Stated problem 1: State only the number of lines in the entries below that contain the string "woman", treating uppercase and lowercase as different.
-- Begin Given passage --
Fatal Legacy is book eleven in the Flavia Albia series. I am very grateful to NetGalley and the publishers for the opportunity of an ARC. I’m beginning to wonder whether Lindsey Davis is feeling the strain of producing a new volume each year. If you count Falco as well, this is the thirty-first in her crime series set in Ancient Rome.

Fatal Legacy (Flavia Albia #11)

by Lindsey Davis

In first century Rome, Flavia Albia takes on an easy case that soon proves to be anything but as, at every turn, bodies—old and new—dog her path.

Flavia Albia, daughter of Marcus Didius Falco, has taken over her father’s business as a private informer. She only has two hard and fast rules – avoid political cases and family cases because nothing good comes of either of them. Unfortunately, since Albia isn’t good at avoiding either, it’s really more of a guideline. So when her Aunt Junia demands Albia track down a couple of deadbeats who owe her money, it’s an offer Albia can’t refuse.
-- End Given passage --
-- Begin Data provided --
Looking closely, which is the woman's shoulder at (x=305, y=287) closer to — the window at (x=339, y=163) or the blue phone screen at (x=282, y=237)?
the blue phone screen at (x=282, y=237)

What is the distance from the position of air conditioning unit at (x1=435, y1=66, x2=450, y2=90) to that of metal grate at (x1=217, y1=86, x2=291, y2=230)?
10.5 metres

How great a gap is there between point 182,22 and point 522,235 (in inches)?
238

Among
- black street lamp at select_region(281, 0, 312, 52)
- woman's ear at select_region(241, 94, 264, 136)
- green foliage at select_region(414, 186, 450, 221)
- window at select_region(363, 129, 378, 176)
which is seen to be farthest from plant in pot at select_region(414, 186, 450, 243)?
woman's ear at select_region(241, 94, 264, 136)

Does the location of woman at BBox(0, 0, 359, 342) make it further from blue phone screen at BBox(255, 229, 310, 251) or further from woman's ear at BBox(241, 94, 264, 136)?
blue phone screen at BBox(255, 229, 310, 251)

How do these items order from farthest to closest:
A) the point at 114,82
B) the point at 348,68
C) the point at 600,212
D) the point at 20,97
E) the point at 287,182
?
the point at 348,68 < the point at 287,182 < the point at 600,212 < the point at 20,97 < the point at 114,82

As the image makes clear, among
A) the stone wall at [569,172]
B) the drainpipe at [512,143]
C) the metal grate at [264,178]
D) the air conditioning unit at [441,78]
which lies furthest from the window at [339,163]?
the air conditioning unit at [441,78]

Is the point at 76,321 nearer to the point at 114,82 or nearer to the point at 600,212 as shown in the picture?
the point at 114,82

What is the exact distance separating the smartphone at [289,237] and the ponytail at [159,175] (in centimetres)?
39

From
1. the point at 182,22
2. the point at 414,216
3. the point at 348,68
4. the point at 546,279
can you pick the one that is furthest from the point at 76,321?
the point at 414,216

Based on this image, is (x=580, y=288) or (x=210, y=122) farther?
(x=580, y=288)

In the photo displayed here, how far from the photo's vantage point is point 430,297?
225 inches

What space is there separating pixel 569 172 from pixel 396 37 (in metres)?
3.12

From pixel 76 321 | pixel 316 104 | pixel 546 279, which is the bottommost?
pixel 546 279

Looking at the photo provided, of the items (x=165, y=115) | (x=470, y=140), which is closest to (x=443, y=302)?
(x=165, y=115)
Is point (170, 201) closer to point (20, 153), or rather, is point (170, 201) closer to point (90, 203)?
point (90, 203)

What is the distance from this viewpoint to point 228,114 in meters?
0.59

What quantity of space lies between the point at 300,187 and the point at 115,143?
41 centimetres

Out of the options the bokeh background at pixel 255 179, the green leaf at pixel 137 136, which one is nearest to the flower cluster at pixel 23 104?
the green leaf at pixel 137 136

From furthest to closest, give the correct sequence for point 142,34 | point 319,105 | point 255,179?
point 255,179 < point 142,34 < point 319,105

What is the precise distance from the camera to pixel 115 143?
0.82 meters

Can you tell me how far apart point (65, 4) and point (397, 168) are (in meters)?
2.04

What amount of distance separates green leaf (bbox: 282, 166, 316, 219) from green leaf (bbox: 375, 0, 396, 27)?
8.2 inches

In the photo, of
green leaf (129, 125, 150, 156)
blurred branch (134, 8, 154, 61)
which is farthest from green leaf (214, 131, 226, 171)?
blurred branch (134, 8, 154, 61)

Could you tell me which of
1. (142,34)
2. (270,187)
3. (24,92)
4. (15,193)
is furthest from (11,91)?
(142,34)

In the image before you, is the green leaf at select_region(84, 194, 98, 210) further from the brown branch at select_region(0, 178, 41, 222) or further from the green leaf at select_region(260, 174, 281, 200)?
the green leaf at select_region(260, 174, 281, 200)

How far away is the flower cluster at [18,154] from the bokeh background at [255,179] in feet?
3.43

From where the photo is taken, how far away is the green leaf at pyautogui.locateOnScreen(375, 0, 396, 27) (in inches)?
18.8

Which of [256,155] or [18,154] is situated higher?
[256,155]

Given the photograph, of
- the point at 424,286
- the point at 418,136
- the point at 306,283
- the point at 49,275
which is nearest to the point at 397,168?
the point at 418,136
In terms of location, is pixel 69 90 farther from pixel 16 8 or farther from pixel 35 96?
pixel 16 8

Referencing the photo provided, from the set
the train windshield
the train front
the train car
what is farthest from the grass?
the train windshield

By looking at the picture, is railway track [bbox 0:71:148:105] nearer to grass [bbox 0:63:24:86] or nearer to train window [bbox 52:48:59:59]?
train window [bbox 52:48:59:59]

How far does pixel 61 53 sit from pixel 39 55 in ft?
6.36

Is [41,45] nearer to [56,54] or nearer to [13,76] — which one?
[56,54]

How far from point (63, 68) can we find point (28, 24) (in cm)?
-- End Data provided --
Stated problem 2: According to the book review above, what are Flavia Albia's two firm rules as a private informer?

Worked answer 1: 4

Worked answer 2: She avoids political cases and family cases.